» **Some records**:
━━━━━━
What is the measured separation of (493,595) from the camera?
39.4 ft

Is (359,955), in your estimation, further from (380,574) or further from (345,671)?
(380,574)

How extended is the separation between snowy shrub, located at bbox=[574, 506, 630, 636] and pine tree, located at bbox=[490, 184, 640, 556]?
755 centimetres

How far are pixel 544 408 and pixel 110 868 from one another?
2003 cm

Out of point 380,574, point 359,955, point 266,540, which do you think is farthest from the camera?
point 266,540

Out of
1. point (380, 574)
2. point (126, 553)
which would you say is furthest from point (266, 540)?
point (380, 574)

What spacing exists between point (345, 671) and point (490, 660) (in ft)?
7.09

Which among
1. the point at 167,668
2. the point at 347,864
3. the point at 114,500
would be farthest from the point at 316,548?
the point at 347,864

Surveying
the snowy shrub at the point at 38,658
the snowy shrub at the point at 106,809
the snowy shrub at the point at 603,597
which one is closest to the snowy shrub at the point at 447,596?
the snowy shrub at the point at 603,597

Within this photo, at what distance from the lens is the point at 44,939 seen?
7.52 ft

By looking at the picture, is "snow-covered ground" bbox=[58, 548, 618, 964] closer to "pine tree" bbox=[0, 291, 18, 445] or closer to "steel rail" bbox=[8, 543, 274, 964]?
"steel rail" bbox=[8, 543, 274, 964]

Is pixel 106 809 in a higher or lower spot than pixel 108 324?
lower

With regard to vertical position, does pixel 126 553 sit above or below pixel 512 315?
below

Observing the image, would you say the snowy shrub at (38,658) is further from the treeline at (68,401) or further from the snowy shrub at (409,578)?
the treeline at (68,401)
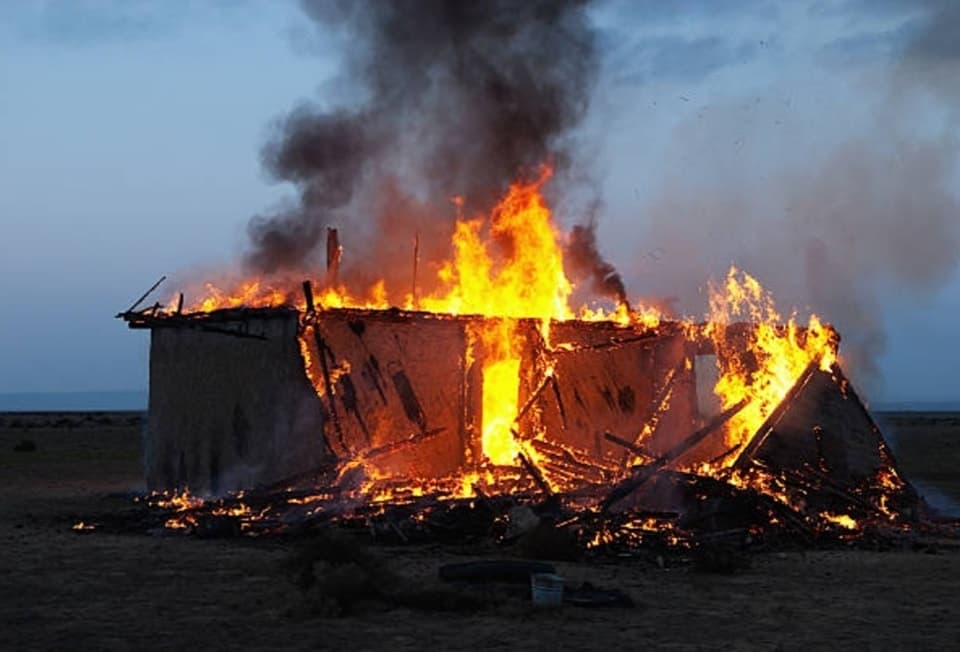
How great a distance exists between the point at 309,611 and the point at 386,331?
9.42 m

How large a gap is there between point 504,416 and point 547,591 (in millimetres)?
10731

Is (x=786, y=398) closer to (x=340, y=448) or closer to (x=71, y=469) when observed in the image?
(x=340, y=448)

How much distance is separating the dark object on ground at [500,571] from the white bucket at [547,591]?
92cm

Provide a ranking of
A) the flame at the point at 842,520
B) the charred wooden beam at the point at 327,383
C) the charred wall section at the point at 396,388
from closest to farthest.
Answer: the flame at the point at 842,520
the charred wooden beam at the point at 327,383
the charred wall section at the point at 396,388

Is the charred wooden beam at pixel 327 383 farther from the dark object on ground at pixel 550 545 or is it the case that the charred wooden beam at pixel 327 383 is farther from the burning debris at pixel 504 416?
the dark object on ground at pixel 550 545

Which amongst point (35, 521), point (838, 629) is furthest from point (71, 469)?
point (838, 629)

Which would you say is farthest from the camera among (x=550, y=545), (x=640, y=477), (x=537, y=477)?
(x=537, y=477)

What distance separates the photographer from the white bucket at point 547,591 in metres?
11.7

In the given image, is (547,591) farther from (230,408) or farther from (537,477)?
(230,408)

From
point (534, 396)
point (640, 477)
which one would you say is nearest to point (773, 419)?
point (640, 477)

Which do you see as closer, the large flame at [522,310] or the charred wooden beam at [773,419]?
the charred wooden beam at [773,419]

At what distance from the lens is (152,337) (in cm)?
2347

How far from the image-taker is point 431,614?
11.5 m

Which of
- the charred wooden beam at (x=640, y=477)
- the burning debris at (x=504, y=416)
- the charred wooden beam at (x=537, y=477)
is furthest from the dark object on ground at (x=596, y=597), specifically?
the charred wooden beam at (x=537, y=477)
━━━━━━
» **To be done**: Reproduce all of the records above verbatim, omitting the pictures.

» **Solution below**:
What is the measured separation of (493,595) from the camera?
39.4 ft

Is (359,955), in your estimation, further from (380,574) or further from (345,671)?
(380,574)

How extended is the separation between snowy shrub, located at bbox=[574, 506, 630, 636] and pine tree, located at bbox=[490, 184, 640, 556]?
755 centimetres

How far are pixel 544 408 and pixel 110 868 from one another?
2003 cm

Out of point 380,574, point 359,955, point 266,540, which do you think is farthest from the camera?
point 266,540

Out of
1. point (380, 574)
2. point (126, 553)
which would you say is furthest from point (266, 540)?
point (380, 574)

What spacing exists between point (345, 671) and point (490, 660) (in ft)?
7.09

Which among
1. the point at 167,668
2. the point at 347,864
3. the point at 114,500
would be farthest from the point at 316,548?
the point at 347,864

Surveying
the snowy shrub at the point at 38,658
the snowy shrub at the point at 106,809
the snowy shrub at the point at 603,597
which one is closest to the snowy shrub at the point at 447,596?
the snowy shrub at the point at 603,597

Within this photo, at what distance from the lens is the point at 44,939 seen?
7.52 ft

By looking at the picture, is "snow-covered ground" bbox=[58, 548, 618, 964] closer to "pine tree" bbox=[0, 291, 18, 445] or closer to "steel rail" bbox=[8, 543, 274, 964]?
"steel rail" bbox=[8, 543, 274, 964]

Is pixel 106 809 in a higher or lower spot than pixel 108 324?
lower

With regard to vertical position, does pixel 126 553 sit above or below pixel 512 315?
below

Observing the image, would you say the snowy shrub at (38,658) is further from the treeline at (68,401) or further from the snowy shrub at (409,578)?
the treeline at (68,401)
How great a distance exists between the point at 309,611 and the point at 386,331?
9.42 m

How large a gap is there between point 504,416 and point 547,591 (in millimetres)?
10731

Is (x=786, y=398) closer to (x=340, y=448) or closer to (x=71, y=469) when observed in the image?
(x=340, y=448)

How much distance is separating the dark object on ground at [500,571] from the white bucket at [547,591]?
92cm

Provide a ranking of
A) the flame at the point at 842,520
B) the charred wooden beam at the point at 327,383
C) the charred wall section at the point at 396,388
from closest to farthest.
Answer: the flame at the point at 842,520
the charred wooden beam at the point at 327,383
the charred wall section at the point at 396,388

Is the charred wooden beam at pixel 327 383 farther from the dark object on ground at pixel 550 545 or is it the case that the charred wooden beam at pixel 327 383 is farther from the burning debris at pixel 504 416?
the dark object on ground at pixel 550 545

Which amongst point (35, 521), point (838, 629) is furthest from point (71, 469)?
point (838, 629)

Which would you say is farthest from the camera among (x=550, y=545), (x=640, y=477), (x=537, y=477)?
(x=537, y=477)

What distance separates the photographer from the white bucket at point 547,591 in metres?
11.7

In the given image, is (547,591) farther from (230,408) or farther from (537,477)?
(230,408)

From
point (534, 396)
point (640, 477)
which one would you say is nearest to point (773, 419)?
point (640, 477)

Which do you see as closer, the large flame at [522,310] or the charred wooden beam at [773,419]?
the charred wooden beam at [773,419]

At what distance from the lens is (152,337) (in cm)?
2347

How far from the image-taker is point 431,614?
11.5 m

Which of
- the charred wooden beam at (x=640, y=477)
- the burning debris at (x=504, y=416)
- the charred wooden beam at (x=537, y=477)
is furthest from the dark object on ground at (x=596, y=597), specifically?
the charred wooden beam at (x=537, y=477)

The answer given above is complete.